## Instructions to follow
Reproduce all of the data, making sure that no line differs from the original.

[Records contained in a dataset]
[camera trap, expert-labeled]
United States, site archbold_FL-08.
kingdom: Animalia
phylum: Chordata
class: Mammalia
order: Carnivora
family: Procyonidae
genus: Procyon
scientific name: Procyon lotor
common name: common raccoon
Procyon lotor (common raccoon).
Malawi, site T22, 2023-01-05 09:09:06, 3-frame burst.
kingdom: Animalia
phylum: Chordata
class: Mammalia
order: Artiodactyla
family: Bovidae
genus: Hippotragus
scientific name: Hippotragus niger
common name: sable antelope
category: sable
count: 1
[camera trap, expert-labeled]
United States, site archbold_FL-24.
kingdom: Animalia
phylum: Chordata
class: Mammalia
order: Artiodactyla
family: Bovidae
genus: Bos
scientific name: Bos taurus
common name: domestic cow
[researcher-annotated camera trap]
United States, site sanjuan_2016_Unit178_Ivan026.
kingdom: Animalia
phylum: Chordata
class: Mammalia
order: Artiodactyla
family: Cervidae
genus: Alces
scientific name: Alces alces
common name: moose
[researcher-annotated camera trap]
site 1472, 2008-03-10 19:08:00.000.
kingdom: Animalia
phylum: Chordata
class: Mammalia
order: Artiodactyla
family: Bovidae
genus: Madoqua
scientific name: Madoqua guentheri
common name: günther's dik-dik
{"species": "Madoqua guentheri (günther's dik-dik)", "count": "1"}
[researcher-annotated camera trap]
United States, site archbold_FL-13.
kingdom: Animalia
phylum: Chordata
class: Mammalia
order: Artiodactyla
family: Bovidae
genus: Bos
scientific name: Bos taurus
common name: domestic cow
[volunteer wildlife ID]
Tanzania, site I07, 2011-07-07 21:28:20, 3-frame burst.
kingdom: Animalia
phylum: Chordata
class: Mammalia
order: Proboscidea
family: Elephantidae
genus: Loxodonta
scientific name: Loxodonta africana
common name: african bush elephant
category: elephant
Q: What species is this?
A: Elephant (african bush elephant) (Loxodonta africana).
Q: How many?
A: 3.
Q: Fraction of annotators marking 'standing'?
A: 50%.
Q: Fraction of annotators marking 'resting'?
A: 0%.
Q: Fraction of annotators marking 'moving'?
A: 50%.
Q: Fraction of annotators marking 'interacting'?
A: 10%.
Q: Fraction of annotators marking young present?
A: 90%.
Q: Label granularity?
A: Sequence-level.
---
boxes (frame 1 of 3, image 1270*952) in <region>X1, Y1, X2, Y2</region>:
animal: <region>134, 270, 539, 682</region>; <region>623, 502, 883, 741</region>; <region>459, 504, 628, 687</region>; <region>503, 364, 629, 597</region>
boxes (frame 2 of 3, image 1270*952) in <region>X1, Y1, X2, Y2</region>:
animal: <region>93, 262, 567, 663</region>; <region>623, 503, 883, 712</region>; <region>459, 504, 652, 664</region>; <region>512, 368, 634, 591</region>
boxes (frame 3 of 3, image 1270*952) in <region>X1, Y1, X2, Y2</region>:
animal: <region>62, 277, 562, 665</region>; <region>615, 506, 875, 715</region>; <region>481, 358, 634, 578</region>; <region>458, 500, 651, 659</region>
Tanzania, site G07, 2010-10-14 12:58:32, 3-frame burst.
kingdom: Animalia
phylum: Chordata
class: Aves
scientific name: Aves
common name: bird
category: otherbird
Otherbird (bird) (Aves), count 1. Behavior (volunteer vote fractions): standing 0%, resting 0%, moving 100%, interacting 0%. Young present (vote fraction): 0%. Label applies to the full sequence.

## Output for this task
[camera trap, expert-labeled]
United States, site archbold_FL-08.
kingdom: Animalia
phylum: Chordata
class: Mammalia
order: Carnivora
family: Procyonidae
genus: Procyon
scientific name: Procyon lotor
common name: common raccoon
Procyon lotor (common raccoon).
Malawi, site T22, 2023-01-05 09:09:06, 3-frame burst.
kingdom: Animalia
phylum: Chordata
class: Mammalia
order: Artiodactyla
family: Bovidae
genus: Hippotragus
scientific name: Hippotragus niger
common name: sable antelope
category: sable
count: 1
[camera trap, expert-labeled]
United States, site archbold_FL-24.
kingdom: Animalia
phylum: Chordata
class: Mammalia
order: Artiodactyla
family: Bovidae
genus: Bos
scientific name: Bos taurus
common name: domestic cow
[researcher-annotated camera trap]
United States, site sanjuan_2016_Unit178_Ivan026.
kingdom: Animalia
phylum: Chordata
class: Mammalia
order: Artiodactyla
family: Cervidae
genus: Alces
scientific name: Alces alces
common name: moose
[researcher-annotated camera trap]
site 1472, 2008-03-10 19:08:00.000.
kingdom: Animalia
phylum: Chordata
class: Mammalia
order: Artiodactyla
family: Bovidae
genus: Madoqua
scientific name: Madoqua guentheri
common name: günther's dik-dik
{"species": "Madoqua guentheri (günther's dik-dik)", "count": "1"}
[researcher-annotated camera trap]
United States, site archbold_FL-13.
kingdom: Animalia
phylum: Chordata
class: Mammalia
order: Artiodactyla
family: Bovidae
genus: Bos
scientific name: Bos taurus
common name: domestic cow
[volunteer wildlife ID]
Tanzania, site I07, 2011-07-07 21:28:20, 3-frame burst.
kingdom: Animalia
phylum: Chordata
class: Mammalia
order: Proboscidea
family: Elephantidae
genus: Loxodonta
scientific name: Loxodonta africana
common name: african bush elephant
category: elephant
Q: What species is this?
A: Elephant (african bush elephant) (Loxodonta africana).
Q: How many?
A: 3.
Q: Fraction of annotators marking 'standing'?
A: 50%.
Q: Fraction of annotators marking 'resting'?
A: 0%.
Q: Fraction of annotators marking 'moving'?
A: 50%.
Q: Fraction of annotators marking 'interacting'?
A: 10%.
Q: Fraction of annotators marking young present?
A: 90%.
Q: Label granularity?
A: Sequence-level.
---
boxes (frame 1 of 3, image 1270*952) in <region>X1, Y1, X2, Y2</region>:
animal: <region>134, 270, 539, 682</region>; <region>623, 502, 883, 741</region>; <region>459, 504, 628, 687</region>; <region>503, 364, 629, 597</region>
boxes (frame 2 of 3, image 1270*952) in <region>X1, Y1, X2, Y2</region>:
animal: <region>93, 262, 567, 663</region>; <region>623, 503, 883, 712</region>; <region>459, 504, 652, 664</region>; <region>512, 368, 634, 591</region>
boxes (frame 3 of 3, image 1270*952) in <region>X1, Y1, X2, Y2</region>:
animal: <region>62, 277, 562, 665</region>; <region>615, 506, 875, 715</region>; <region>481, 358, 634, 578</region>; <region>458, 500, 651, 659</region>
Tanzania, site G07, 2010-10-14 12:58:32, 3-frame burst.
kingdom: Animalia
phylum: Chordata
class: Aves
scientific name: Aves
common name: bird
category: otherbird
Otherbird (bird) (Aves), count 1. Behavior (volunteer vote fractions): standing 0%, resting 0%, moving 100%, interacting 0%. Young present (vote fraction): 0%. Label applies to the full sequence.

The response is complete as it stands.